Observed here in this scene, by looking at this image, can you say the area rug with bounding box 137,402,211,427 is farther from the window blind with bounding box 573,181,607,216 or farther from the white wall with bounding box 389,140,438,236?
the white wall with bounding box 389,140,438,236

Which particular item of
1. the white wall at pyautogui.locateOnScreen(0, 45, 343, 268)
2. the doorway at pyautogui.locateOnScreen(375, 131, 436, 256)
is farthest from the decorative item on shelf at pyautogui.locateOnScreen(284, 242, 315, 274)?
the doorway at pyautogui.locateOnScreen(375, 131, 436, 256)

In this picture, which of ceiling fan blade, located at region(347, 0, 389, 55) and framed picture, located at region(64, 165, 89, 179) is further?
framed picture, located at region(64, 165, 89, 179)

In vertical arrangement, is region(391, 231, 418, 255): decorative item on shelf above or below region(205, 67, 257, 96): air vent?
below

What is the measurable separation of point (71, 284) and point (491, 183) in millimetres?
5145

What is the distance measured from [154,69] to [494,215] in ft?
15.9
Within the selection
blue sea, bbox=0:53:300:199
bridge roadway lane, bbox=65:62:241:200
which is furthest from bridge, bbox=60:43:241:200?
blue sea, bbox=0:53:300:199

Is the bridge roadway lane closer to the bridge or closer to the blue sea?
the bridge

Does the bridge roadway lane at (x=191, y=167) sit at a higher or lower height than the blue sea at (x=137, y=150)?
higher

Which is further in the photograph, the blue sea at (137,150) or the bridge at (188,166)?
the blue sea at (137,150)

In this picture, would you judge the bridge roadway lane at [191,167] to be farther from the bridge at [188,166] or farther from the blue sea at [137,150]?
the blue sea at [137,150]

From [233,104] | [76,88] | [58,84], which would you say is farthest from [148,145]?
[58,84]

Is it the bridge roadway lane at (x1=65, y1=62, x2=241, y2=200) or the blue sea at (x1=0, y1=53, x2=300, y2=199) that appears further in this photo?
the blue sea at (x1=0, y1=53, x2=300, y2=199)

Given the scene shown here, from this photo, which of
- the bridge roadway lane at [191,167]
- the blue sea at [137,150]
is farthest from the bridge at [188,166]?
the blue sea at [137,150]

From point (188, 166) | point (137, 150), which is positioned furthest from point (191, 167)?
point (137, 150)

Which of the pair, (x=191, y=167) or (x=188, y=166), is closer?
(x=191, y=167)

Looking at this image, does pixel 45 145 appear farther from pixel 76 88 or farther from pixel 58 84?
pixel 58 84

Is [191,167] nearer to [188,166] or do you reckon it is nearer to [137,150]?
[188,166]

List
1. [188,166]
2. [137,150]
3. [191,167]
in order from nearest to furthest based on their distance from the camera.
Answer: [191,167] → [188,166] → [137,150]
┄┄┄┄┄┄┄┄┄┄
- **Short exercise**: Reproduce every line above word for word, character for character.

- **Task output**:
Observed here in this scene, by looking at this image, can you say the area rug with bounding box 137,402,211,427 is farther from the window blind with bounding box 573,181,607,216 or farther from the white wall with bounding box 389,140,438,236?
the white wall with bounding box 389,140,438,236

Which particular item of
1. the white wall at pyautogui.locateOnScreen(0, 45, 343, 268)
2. the doorway at pyautogui.locateOnScreen(375, 131, 436, 256)
is farthest from the decorative item on shelf at pyautogui.locateOnScreen(284, 242, 315, 274)?
the doorway at pyautogui.locateOnScreen(375, 131, 436, 256)

In this picture, which of ceiling fan blade, located at region(347, 0, 389, 55) and framed picture, located at region(64, 165, 89, 179) is further?
framed picture, located at region(64, 165, 89, 179)

In vertical arrangement, is region(391, 231, 418, 255): decorative item on shelf above or below region(205, 67, 257, 96): air vent?
below

What is the measurable separation of point (71, 284) and point (491, 183) in millimetres?
5145

What is the distance measured from [154,69] to [494,215] in ft?
15.9
Within the selection
blue sea, bbox=0:53:300:199
bridge roadway lane, bbox=65:62:241:200
which is furthest from bridge, bbox=60:43:241:200?
blue sea, bbox=0:53:300:199

Is the bridge roadway lane closer to the bridge or closer to the blue sea?
the bridge

Does the bridge roadway lane at (x=191, y=167) sit at a higher or lower height than the blue sea at (x=137, y=150)?
higher

Which is further in the photograph, the blue sea at (137,150) or the bridge at (188,166)?
the blue sea at (137,150)

In this picture, would you judge the bridge roadway lane at [191,167] to be farther from the bridge at [188,166] or farther from the blue sea at [137,150]?
the blue sea at [137,150]

From [233,104] | [76,88] | [58,84], which would you say is farthest from [148,145]?
[58,84]

Is it the bridge roadway lane at (x1=65, y1=62, x2=241, y2=200) or the blue sea at (x1=0, y1=53, x2=300, y2=199) that appears further in this photo?
the blue sea at (x1=0, y1=53, x2=300, y2=199)

Given the scene shown here, from this photo, which of
- the bridge roadway lane at [191,167]
- the blue sea at [137,150]
is farthest from the bridge at [188,166]?
the blue sea at [137,150]

From point (188, 166) | point (137, 150), which is positioned furthest from point (191, 167)?
point (137, 150)

Which of the pair, (x=191, y=167) or (x=188, y=166), is closer?
(x=191, y=167)

Looking at this image, does pixel 45 145 appear farther from pixel 76 88 or farther from pixel 58 84?
pixel 58 84

Is [191,167] nearer to [188,166] or do you reckon it is nearer to [137,150]?
[188,166]

List
1. [188,166]
2. [137,150]
3. [191,167]
in order from nearest to furthest based on their distance from the camera.
Answer: [191,167] → [188,166] → [137,150]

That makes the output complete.